Ao transpor a fase do reconhecimento de si mesma e do outro, a criança percebe que pertence a um sexo e que existem pessoas de outro sexo. Que uns têm pênis e outros tem vagina e várias outras características sexuais próprias. E a cada sexo corresponde uma série de comportamentos e no reconhecimento do outro fazem parte brincadeiras de médico, de marido e mulher etc. Em sua segunda manifestação, na adolescência, esta fase determina um interesse, bem definido, pelo sexo oposto, seja através de fantasias estimuladas por filmes, revistas ou livros, seja pelos toques e namoros que desembocam na primeira relação sexual.
Segundo a visão psicanalítica, o primeiro tu sexual costuma ser o pai do sexo oposto da criança. Assim, o menino internaliza um modelo a partir da relação com a mãe. Essa internalização é uma referência importantíssima na escolha dos futuros companheiros sexuais, a qual pode tender a reencontrar a figura internalizada ou, no outro extremo, a procurar alguém com características opostas. Em outras palavras, o critério consciente-inconsciente com que se escolhe o companheiro fatalmente passa pelo próprio pai ou pela própria mãe.

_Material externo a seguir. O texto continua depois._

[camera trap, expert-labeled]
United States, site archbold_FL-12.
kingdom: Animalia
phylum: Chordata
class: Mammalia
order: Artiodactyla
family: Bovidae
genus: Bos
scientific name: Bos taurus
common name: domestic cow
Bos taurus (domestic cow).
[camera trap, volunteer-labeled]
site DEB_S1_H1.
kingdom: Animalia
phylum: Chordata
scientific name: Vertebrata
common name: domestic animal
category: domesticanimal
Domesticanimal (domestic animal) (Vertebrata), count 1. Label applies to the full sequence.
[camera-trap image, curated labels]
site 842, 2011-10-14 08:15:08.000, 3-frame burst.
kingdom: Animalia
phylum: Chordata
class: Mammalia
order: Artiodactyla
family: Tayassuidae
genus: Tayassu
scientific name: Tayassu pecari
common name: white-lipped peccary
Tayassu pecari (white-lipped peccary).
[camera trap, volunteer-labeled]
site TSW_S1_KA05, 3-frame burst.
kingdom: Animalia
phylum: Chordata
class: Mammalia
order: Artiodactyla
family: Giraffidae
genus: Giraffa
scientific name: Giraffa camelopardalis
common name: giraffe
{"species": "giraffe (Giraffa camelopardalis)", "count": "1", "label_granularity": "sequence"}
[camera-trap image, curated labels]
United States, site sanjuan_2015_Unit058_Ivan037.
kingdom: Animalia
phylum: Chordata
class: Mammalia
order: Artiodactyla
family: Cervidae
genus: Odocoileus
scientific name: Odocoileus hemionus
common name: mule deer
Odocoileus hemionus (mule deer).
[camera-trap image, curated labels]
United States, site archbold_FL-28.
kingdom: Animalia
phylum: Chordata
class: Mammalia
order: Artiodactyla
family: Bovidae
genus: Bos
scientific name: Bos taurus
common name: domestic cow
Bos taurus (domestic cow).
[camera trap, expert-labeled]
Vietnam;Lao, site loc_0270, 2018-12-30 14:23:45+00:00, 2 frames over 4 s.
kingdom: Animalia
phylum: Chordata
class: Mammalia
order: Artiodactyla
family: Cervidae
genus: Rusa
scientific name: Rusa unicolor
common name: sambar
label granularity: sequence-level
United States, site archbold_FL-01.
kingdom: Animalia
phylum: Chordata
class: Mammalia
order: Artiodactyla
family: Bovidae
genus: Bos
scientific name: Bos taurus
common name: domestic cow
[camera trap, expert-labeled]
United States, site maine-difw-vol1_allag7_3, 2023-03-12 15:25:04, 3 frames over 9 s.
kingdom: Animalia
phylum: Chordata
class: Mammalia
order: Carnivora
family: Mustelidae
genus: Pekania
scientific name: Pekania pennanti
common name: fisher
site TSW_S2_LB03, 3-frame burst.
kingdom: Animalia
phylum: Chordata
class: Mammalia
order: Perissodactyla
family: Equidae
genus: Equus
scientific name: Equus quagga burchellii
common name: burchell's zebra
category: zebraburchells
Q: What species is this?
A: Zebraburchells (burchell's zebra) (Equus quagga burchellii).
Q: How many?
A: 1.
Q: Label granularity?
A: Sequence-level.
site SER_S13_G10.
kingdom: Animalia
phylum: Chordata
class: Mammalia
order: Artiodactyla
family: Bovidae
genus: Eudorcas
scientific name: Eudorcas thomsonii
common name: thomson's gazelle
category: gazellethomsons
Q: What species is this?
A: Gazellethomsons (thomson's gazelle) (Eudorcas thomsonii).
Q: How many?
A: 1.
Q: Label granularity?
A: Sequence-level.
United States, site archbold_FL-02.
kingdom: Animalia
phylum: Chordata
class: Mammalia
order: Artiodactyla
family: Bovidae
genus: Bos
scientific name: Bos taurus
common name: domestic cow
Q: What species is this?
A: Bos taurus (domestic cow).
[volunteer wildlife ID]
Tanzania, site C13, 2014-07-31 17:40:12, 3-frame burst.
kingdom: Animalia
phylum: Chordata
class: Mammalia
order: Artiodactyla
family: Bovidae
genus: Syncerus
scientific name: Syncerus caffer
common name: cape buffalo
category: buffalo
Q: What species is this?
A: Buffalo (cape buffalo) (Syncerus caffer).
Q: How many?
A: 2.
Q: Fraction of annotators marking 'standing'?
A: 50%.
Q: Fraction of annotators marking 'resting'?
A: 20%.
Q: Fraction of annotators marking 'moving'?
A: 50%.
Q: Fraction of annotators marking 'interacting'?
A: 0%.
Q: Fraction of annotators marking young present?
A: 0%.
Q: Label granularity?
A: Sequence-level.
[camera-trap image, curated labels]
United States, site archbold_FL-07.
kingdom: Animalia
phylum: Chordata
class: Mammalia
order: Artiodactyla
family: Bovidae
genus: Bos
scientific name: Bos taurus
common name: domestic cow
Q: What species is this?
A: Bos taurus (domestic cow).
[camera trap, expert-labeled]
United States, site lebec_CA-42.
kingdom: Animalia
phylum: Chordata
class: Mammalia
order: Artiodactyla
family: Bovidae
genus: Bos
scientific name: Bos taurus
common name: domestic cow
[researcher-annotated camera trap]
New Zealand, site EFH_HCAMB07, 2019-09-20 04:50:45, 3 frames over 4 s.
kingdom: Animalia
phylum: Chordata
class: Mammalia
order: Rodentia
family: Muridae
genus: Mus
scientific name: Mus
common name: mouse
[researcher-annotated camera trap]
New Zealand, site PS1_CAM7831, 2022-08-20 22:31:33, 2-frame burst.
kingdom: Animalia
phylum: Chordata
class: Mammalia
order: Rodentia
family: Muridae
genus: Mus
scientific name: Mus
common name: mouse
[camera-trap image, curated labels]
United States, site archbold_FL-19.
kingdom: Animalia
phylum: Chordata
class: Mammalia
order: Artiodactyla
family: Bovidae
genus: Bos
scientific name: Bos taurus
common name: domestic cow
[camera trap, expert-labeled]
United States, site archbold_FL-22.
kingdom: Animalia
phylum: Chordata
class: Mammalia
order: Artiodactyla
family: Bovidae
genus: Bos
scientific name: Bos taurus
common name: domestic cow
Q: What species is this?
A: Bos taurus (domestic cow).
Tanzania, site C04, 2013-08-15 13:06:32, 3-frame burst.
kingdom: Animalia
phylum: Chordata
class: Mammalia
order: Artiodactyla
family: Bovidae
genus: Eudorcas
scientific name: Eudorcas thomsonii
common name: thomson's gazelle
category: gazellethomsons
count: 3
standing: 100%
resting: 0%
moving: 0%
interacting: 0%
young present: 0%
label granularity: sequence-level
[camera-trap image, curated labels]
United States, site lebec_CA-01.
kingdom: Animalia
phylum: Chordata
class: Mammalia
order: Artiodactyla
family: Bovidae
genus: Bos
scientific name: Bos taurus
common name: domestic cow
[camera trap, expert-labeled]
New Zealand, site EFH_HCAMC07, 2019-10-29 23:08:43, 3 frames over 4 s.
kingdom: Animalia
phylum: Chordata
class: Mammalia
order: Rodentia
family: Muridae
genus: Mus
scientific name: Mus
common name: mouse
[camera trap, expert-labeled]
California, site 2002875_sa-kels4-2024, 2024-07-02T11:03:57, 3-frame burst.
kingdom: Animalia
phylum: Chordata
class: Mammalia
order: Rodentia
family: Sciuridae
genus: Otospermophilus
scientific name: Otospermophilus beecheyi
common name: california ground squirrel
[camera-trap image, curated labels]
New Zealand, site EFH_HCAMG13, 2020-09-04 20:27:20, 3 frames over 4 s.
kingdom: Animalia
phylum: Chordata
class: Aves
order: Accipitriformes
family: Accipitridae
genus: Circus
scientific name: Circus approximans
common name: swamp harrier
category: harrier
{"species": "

A próxima fase da evolução sexual consiste nos processos miméticos, ou seja, através da imitação e a vivência de papéis do outro/com o outro que se dá sobretudo no terreno da fantasia, quando a criança imagina situações ou quando ela simboliza na ação, representando o real, como treinamento para ações futuras. A partir daí, o estágio seguinte é chamado por alguns psicanalistas de triangulação, ou seja, quando precocemente a criança se compara com a outra do mesmo sexo. Mais tarde ela compete com o adulto do mesmo sexo para ganhar o outro adulto; a menina “compete” com a mãe para “ganhar” o pai, o menino “compete” com o pai para “ganhar” a mãe. Esta competição consubstancia a tragédia de Édipo, descrita por Freud.
Na adolescência, são os modelos que a sociedade, que a cultura apresentam que o jovem ou a jovem querem igualar ou ultrapassar. Do ponto de vista sexual a triangulação pode gerar uma situação curiosa quando o “eu” está na cama com seu “tu” e o “ele” imaginário está sempre rondando. Isso significa em linhas gerais, a estruturação de três atividades psíquicas: ter prazer, proporcionar prazer e vencer o imaginário competidor sexual.
Esse processo quando mal resolvido pode gerar a necessidade de auto-afirmação, conflitos, inseguranças com relação à vivência sexual e a maturidade psicossexual. Essa maturidade implica numa inversão equilibrada de papéis, ou seja, ser homem e ser mulher, dar e receber, ser ativo e passivo, masculino e feminino num movimento que reconhece a totalidade do ser e a busca pela plenitude do encontro do eu e do eu-tu.
Referenciais Bibliográficos:
BASTOS, Alice Beatriz. A construção da pessoa em Wallon e a construção do sujeito em Lacan. Petrópolis: Vozes, 2003.
BECKER, Daniel. O que é adolescência. São Paulo: Brasiliense, 1994.
FREUD, Sigmund. Sobre as teorias sexuais das crianças, 1908. Rio de Janeiro: Imago, 1980 (Edição Standard Brasileira das Obras Psicológicas Completas de Sigmund Freud), vol. IX.
_____________. Além do princípio do prazer, 1920. Rio de Janeiro: Imago, 1980 (Edição Standard Brasileira das Obras Psicológicas Completas de Sigmund Freud), vol. XVIII.
LOWEN, Alexandre. O corpo traído. São Paulo: Summus, 1979.